▶ [Directive] Update the material below by putting "broken or faulty" wherever "damaged or defective" appears, changing nothing else. Leave the pictures out of your answer.
━━━ Dataset records ━━━
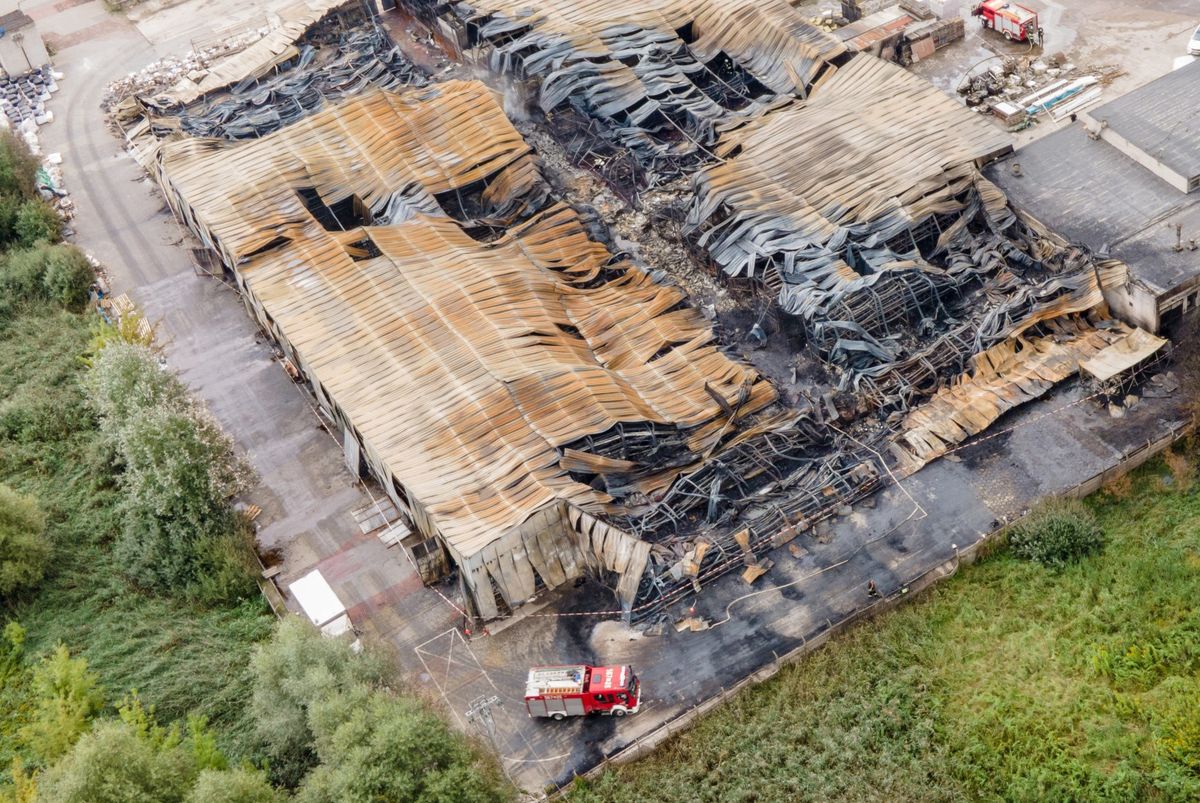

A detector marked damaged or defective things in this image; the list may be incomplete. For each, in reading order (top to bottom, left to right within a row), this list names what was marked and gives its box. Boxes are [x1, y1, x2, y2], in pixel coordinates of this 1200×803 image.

buckled roof sheeting [154, 81, 772, 556]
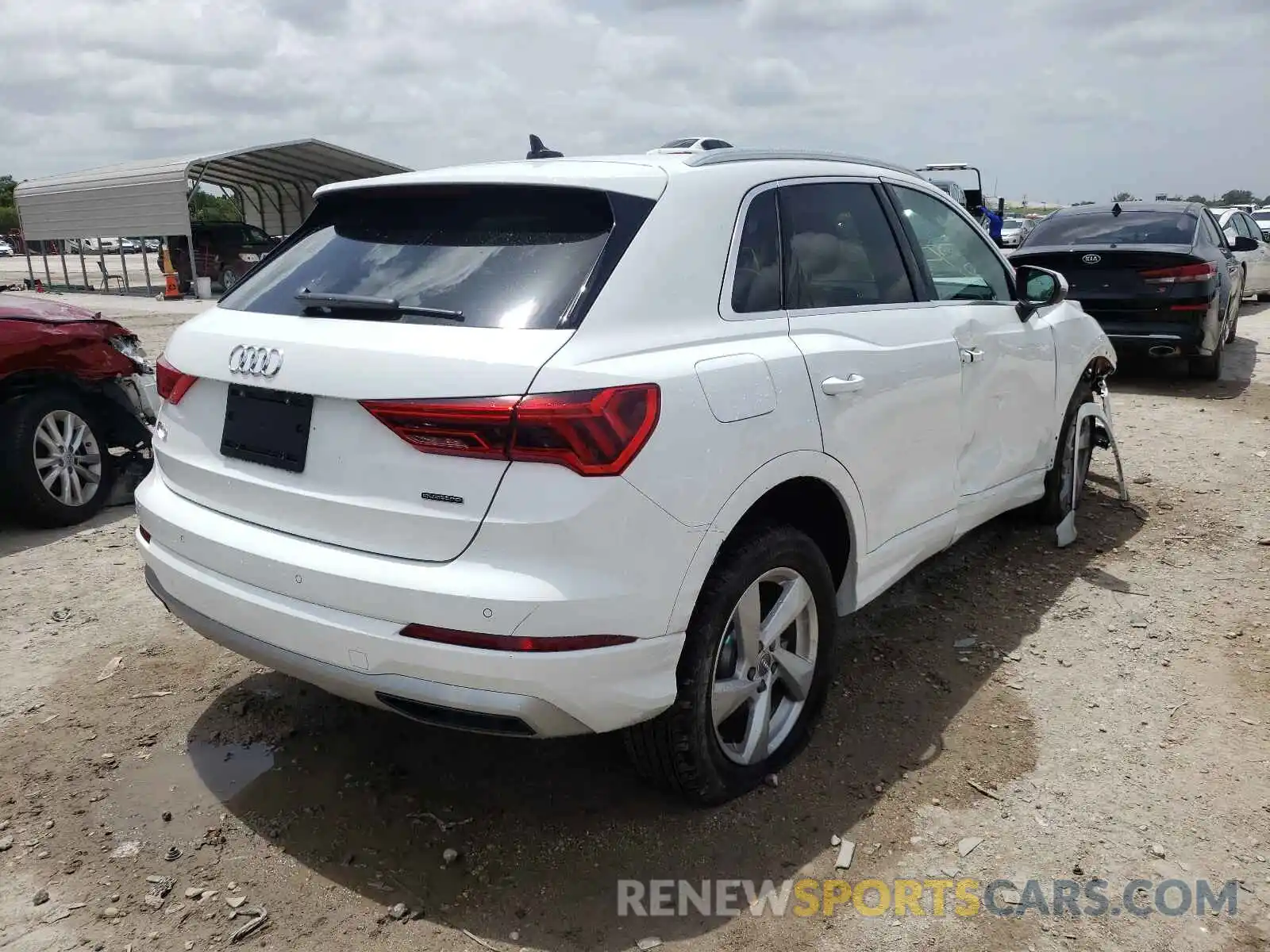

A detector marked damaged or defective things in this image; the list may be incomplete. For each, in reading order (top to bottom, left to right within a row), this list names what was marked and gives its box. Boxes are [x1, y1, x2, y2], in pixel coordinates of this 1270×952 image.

red damaged car [0, 298, 155, 530]
damaged white suv [133, 149, 1118, 807]
exposed wheel well [721, 479, 848, 593]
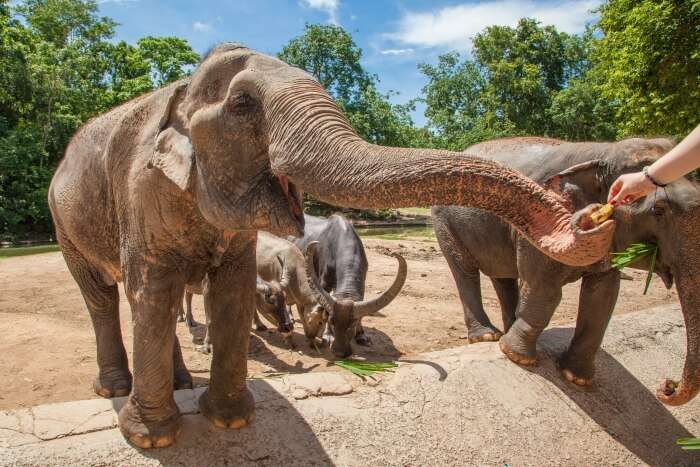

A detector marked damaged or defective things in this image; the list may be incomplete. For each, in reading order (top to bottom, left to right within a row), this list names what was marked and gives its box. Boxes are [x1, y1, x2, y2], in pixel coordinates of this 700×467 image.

cracked concrete slab [1, 306, 700, 466]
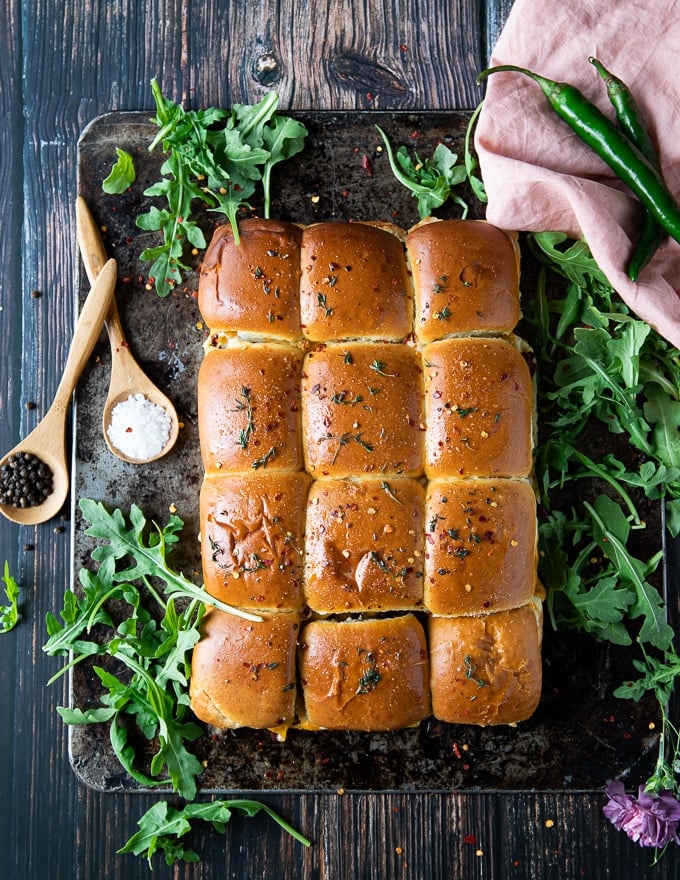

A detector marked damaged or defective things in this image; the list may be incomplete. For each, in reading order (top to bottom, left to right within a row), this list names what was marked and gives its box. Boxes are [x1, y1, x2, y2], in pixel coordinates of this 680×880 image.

rusty metal baking tray [70, 108, 668, 792]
━━━
▶ [Completed exercise]
A detector marked broken or faulty things in this image; the list may be incomplete. For each, in reading order (top to bottom, left to right within a row), this list names what was marked and gives its box. Boxes are [x1, y1, x2, y2], in pixel coordinates of this 1200×803 image.

buckled roof sheeting [154, 81, 772, 556]

A detector marked broken or faulty things in this image; the list may be incomplete. For each, in reading order (top to bottom, left to right within a row), this list names what was marked and gives its box. Boxes are [x1, y1, x2, y2], in pixel coordinates of this 1270×952 image.

red damaged car [0, 298, 155, 530]
damaged white suv [133, 149, 1118, 807]
exposed wheel well [721, 479, 848, 593]

A detector marked broken or faulty things in this image; the list may be incomplete. For each, in reading order (top to bottom, left to right within a row), this list names what was marked and gives its box. Boxes are [x1, y1, x2, y2], in pixel coordinates of this 700×467 image.

cracked concrete slab [1, 306, 700, 466]

A detector marked broken or faulty things in this image; the list may be incomplete. For each, in reading order (top to bottom, left to right within a row), this list names what was marked and gives its box. Boxes are [x1, y1, x2, y2], in pixel coordinates of this 680×880 image.

rusty metal baking tray [70, 108, 668, 792]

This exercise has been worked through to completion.